= Nancy Levinson =

American editor

Nancy Levinson is an editor and writer working at the intersection of journalism, scholarship, architecture, and urbanism. She has been the editor and executive director of Places journal since 2008. She was the Founding Director of the Phoenix Urban Research Lab at The Design School at Arizona State University, and a founding editor of Harvard Design Magazine at the Harvard Graduate School of Design.

== Education ==
Levinson gained her BA from Yale University and her Master of Architecture from the University of Pennsylvania.

== Career ==
Levinson began her career with a short period in architectural practice before moving into architectural journalism. She has published in a wide range of media, both professional and scholarly, including the Journal of Planning Literature, Yale Journal of Architecture, I.D., Metropolis, Landscape Architecture, The Christian Science Monitor, and Architectural Record, for which she was a contributing editor. She has also edited books for the Princeton Architectural Press and contributed chapters to Architecture and Film, edited by Mark Lamster, and Judging Architectural Value. Levinson also spent a period as ‘editor in the archives’ at the Canadian Centre for Architecture.

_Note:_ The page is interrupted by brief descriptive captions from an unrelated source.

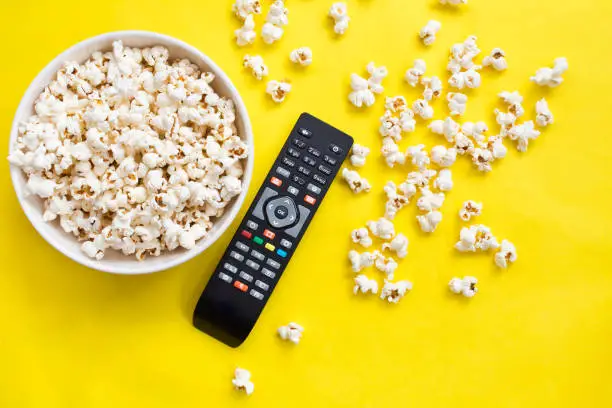 Photo of Popcorn and remote control viewed from above on yellow background. Flat lay of pop corn bowl. Top view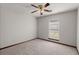 Carpeted bedroom featuring a ceiling fan, window, and neutral walls at 204 Tram Blvd, Summerville, SC 29486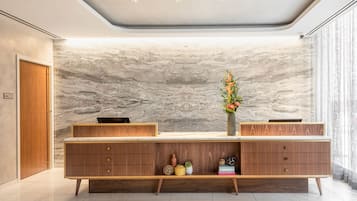 Una moderna recepción con un fondo de pared de mármol, cajones de madera y un florero con flores.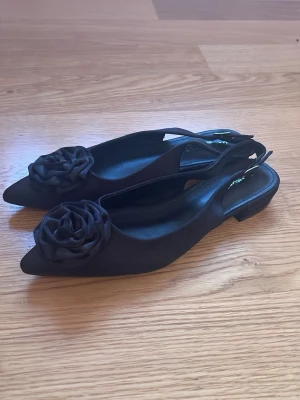 Svarta ballerinaskor med rosdetalj - Stilrena svarta ballerinaskor från Glamorous med spetsig tå och dekorativ ros i tyg framtill. Skorna har öppen häl med justerbar rem och låg klack. Perfekta för dig som vill ha en elegant och trendig look.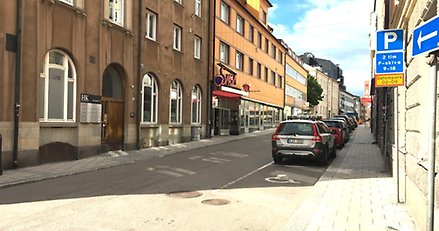 en stadsgata med parkerade bilar längs ena sidan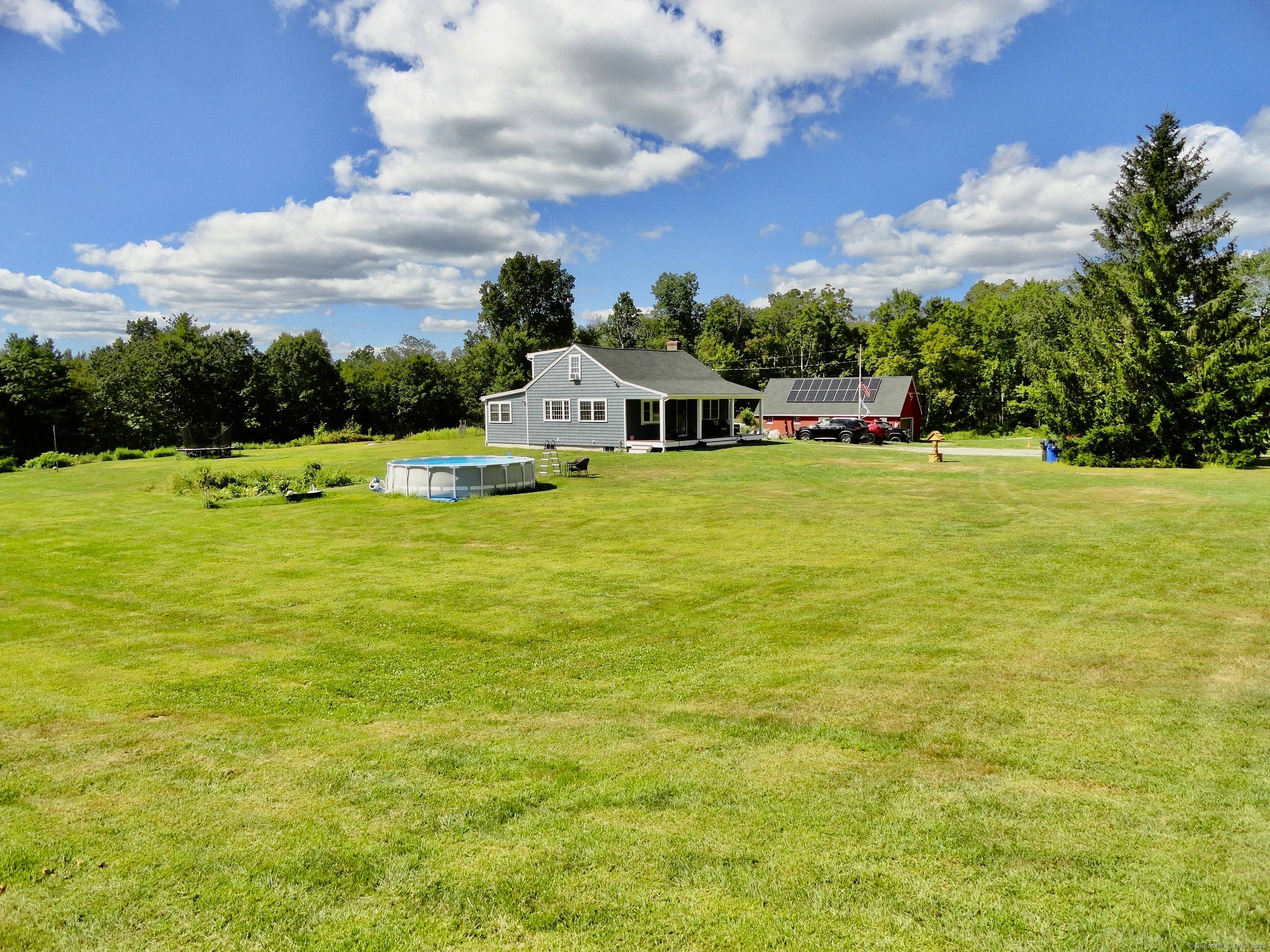 This 1950 Country Farmhouse with awesome Westerly views is a 4 bedroom cape with hardwood floors thru out and has an open floor plan.
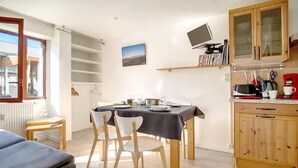 Un coin repas avec une table dressée pour quatre personnes, des chaises en bois, une nappe noire et une vue sur la ville par la fenêtre.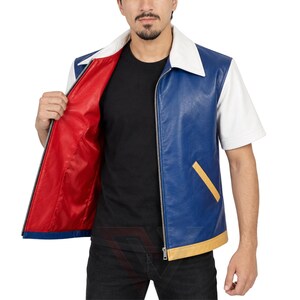 Könnte beinhalten: Eine kurzärmelige Jacke mit blauer Vorderseite, weißen Ärmeln und Kragen sowie einem leuchtend roten Innenfutter. Das Kleidungsstück verfügt über einen silberfarbenen Frontreißverschluss, ein gelbes diagonales Taschendetail und einen gelben Saum.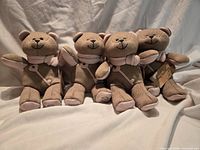 Group shot of four Starbucks Bearista Bear plush toys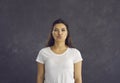 Beautiful young woman standing on gray background with folded lips in anticipation of kiss.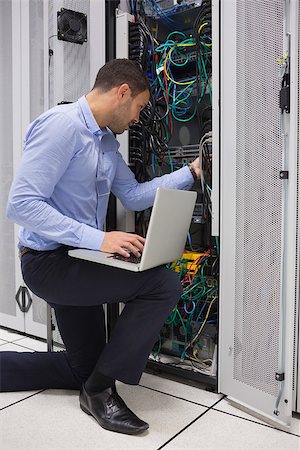 simsearch:400-06801216,k - Man fixing wires while doing maintenance with laptop in data center Foto de stock - Royalty-Free Super Valor e Assinatura, Número: 400-06801363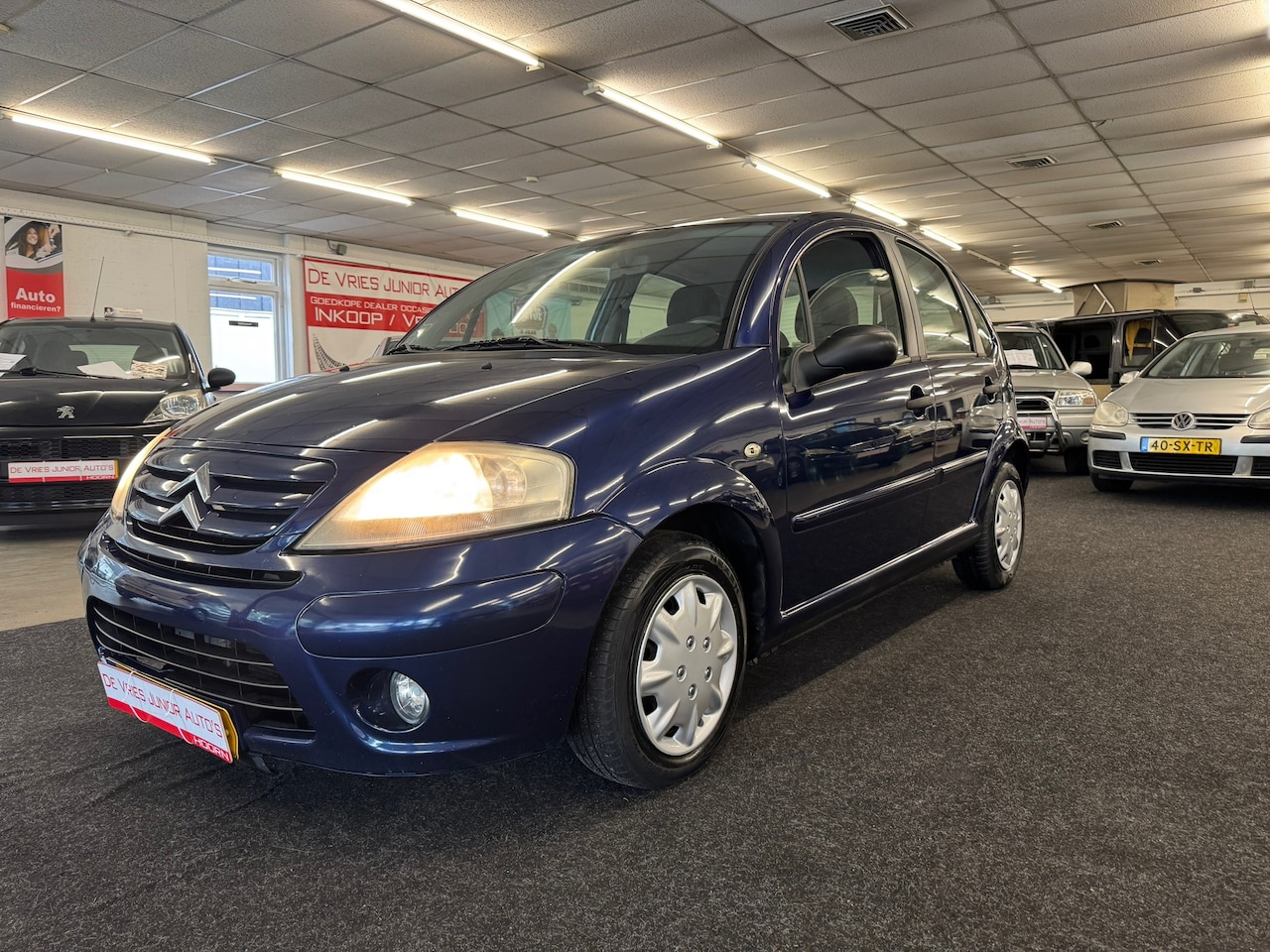 Citroën C3 - 1.1i Sky Radio. Cruise control, airco, bt/usb en meer! - AutoWereld.nl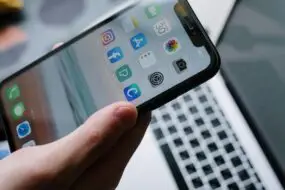 Smartphone displaying mobile applications used for design, prototyping, and content creation.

In 1997 Levinson co-founded Harvard Design Magazine, the biannual publication of the Harvard University Graduate School of Design, with William Saunders, and continued co-editing the publication until 2001. Issues she directed and edited addressed a wide range of topics, including metropolitan form, monuments, spectacle culture, and post-communist Eastern Europe. From September 2004 until November 2006 Levinson wrote Pixel Points for the Arts Journal, an early manifestation of architectural blogging.

Levinson became the founding director of the Phoenix Urban Research Lab and Professor of Practice at the Design School at Arizona State University in 2007. She was appointed editor of Places Journal in 2008, replacing long-time editor Donlyn Lyndon, and maintained both roles until she was appointed full-time at Places.

Levinson also contributes to architectural culture as a design juror and public speaker.

== Editorial practice ==
Levinson focuses on the opportunities presented by digital and online media for reaching new audiences and expanding the impact of scholarly work. Under Levinson’s editorship, Places moved from print to online and built a substantial and wide-ranging interdisciplinary readership. Levinson has expanded the mandate of the journal under the tagline “Public scholarship on architecture, landscape, and urbanism”. Her editorial direction is described as “harnessing the moral and investigative power of public scholarship to promote equitable cities and sustainable landscapes.”

Levinson has led funding campaigns to support the research and publication on topics that might not otherwise be addressed. This has resulted in funding from the Graham Foundation for three initiatives – History of the Present: Cities in Transition, Future Archive and the Writers’ Fund. The Inequality Chronicles, a series investigating racial, social and economic inequality in American cities, was funded by The Kresge Foundation.

Levinson has also used Places as a foundation on which to build a range of related enterprises that seek to expand participation, readership and the dissemination of scholarship on the built environment. Initiatives include Places Books, a collaboration between Places and Princeton Architectural Press. The first in the series is Where are the Women Architects? by Despina Stratigakos, which has been well received across academia and the architectural profession. The Places Reading List is a collaborative tool that allows readers to share knowledge and generate content.